うたの☆プリンスさまっ♪

黒崎蘭丸

解き放つエゴとタブー

黒崎蘭丸との付き合いは、結構長い。

彼がまだアイドルになる前からなのだから当たり前と言えばそうなんだけど。

私達の関係を表す言葉「腐れ縁」「セフレ」そんな所だろうか。

出会いは彼のバンドが出ていたライブハウス。

彼は同じバンドの女の子から距離を取る為、私はファンをしていたバンドマンに近付く為だった。
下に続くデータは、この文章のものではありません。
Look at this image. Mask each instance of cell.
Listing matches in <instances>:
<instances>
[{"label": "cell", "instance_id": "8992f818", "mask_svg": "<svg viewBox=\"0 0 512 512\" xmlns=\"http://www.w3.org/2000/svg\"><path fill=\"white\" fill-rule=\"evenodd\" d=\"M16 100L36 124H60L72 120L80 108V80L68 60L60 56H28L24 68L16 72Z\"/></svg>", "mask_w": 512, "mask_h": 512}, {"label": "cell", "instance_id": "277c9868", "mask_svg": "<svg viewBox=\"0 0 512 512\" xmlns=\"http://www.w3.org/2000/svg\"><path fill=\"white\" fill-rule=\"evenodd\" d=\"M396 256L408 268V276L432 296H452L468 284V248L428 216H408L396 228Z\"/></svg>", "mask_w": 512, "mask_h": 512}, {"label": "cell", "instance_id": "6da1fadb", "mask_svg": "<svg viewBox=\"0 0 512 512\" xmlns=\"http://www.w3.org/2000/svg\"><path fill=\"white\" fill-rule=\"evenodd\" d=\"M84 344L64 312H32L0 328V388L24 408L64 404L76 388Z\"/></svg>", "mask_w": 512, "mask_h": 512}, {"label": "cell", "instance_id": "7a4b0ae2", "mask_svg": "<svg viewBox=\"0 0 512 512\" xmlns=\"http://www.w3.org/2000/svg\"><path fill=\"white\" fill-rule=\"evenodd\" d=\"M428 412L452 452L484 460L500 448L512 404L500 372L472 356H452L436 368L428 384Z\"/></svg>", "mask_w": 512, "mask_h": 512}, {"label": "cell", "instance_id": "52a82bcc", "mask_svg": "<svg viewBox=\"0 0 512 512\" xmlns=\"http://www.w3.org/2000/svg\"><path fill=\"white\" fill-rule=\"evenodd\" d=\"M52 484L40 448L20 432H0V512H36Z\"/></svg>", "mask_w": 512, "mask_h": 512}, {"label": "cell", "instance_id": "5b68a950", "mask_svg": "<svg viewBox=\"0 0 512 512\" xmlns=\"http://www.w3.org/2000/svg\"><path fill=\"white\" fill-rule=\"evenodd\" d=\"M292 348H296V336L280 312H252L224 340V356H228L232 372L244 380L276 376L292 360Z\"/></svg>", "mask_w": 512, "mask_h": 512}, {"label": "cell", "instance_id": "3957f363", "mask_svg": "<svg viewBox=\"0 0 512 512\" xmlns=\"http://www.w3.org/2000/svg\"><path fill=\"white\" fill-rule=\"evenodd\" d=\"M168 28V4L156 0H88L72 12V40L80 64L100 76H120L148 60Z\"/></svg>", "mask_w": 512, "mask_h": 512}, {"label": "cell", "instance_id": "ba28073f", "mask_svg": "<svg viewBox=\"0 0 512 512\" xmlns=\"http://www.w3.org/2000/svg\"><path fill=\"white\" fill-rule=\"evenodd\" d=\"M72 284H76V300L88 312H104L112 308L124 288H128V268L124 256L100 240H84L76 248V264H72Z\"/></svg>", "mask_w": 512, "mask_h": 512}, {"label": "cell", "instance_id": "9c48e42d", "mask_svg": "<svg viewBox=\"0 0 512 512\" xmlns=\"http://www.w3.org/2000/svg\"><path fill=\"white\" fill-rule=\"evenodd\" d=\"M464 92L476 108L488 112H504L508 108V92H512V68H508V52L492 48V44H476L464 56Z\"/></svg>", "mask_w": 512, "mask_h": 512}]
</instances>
けれどそんな関係が案外上手く行ってしまったという感じだ。

だからと言って「好きだ」の「愛してる」と言った事も言われた事も無い。

基本的に一匹狼だった蘭丸が、仕事とはいえユニットを組む事になった。

この頃、何となく彼が離れていった気がした。

この関係にも終止符が打たれると覚悟もした。

ところが・・・・・・彼が急に変わった。

うちに来てご飯を作ってたり、抱き方も優しくなった。

ぬるま湯に浸かっている様な関係が、なんだかこぞばゆい。

けれど現実はそう甘くない。

だからベッドの上でゴロゴロして雑誌を見てる彼に声を掛けた。

「あ、悪いけどここの合鍵、返してくれる?」

「はぁ!?」

ガバっと勢いよく彼が起き上がった。

目をまん丸にして驚いてる彼を見るなんて初めてかもしれない。

そんな彼から視線を外し、洗ったばかりの髪をタオルドライする。

「ちょっと待て!どういう意味だ!?」

「え?そのままの意味だけど。2週間後にここ、引き払うから。その間に来るか分からないでしょ?」

「2週間!?どこに引っ越すんだ?」

「え?大阪だけど?」

「聞いてねえぞ!!!」

「今言ったじゃん」

「そういう事じゃねえ!」

「何怒ってるのよ・・・。今日、辞令が出たんだから」

「辞令?」

「そう。大阪営業所に異動。向こうで昇進」

「・・・・・・聞いてねえぞ、マジで」

「だから今言ってるじゃん。とにかく鍵」

「・・・まだ来るから良いだろ。それより・・・よっと」

「うわっ!!」

後ろに引っ張られてベッドに押し倒される。

そして蘭丸の体が密着し、私を見下ろす。

顔が近付いてきて唇が重ね合わされる。

その後はいつも通り、快楽に支配される時間が訪れた。



異変は翌日から起きる。

あまりの変化に夕飯を食べながら行儀が悪いけど話題を切り出した。

「ねえ、なんなの?」

「何が?」

「毎日来られる程暇じゃないよね?」

「当たり前だろ」

「何で自宅から行かないの?」

「迷惑なのかよ」

「うん。荷造できない」

「行かなきゃいいだろ」

「社会人の発言じゃないよね?」

「おれの所に来ればいいだろ」

「新幹線で通勤なんて出来る訳ないでしょ?」

「仕事辞めればいいだろ」

「はぁ!?老後まで養える蓄え無いわよ」

「おれがいるだろ!!」

「いるから何なのよ」

「結婚しようって言ってんだよ」

「いや、無理だから」

「即答かよ!!!!」

「人気のアイドル様が何を言ってるんだか」

「アイドルじゃなくなれば結婚するのか?」

「物の例えでしょ?」

「行かせたくないって言ってんだよ」

「それは無理だって言ってるじゃない」

「なら大阪の住所教えろ」

「大阪に来てまで私に会いたい?」

「結婚しようって言ってるんだから当たり前じゃないのか?」

「ちょっと待って。そもそも、そういう関係じゃないよね?」

「は?」

「恋人じゃないでしょ」

「・・・・・・」

「な、何で驚いてるのよ」

「まさかとは思うけど、おれが好きでも無いヤツと付き合ってると思ってたのか?」

「だって最初はバンドの子から・・・」

「それだけで長い時間一緒にいられないだろ!!」

「そんな事言ったって!!!!」

「待て・・・いや、おれが悪い。ちゃんと言葉にしなかったしな」

すると蘭丸は座を改めた。

「好きだ。だから結婚してくれ」

「結婚は・・・」

「何だよ」

「だから事務所からOK出る訳ないでしょ?それに私だって気持ちの整理ってものが」

「それなら半年後には解決してる」

「半年?」

「シャイニング事務からレーベル会社の設立があって、そこにミュージシャンとして移籍する」

「え?」

「親父・・・社長にもそれを機に結婚するって話てあるしな」

「それって凄いんじゃ」

「だから半年以内で気持ちの整理しろよ」

そう言いながら蘭丸は私の左手を取り、薬指にダイヤの指輪を嵌めた。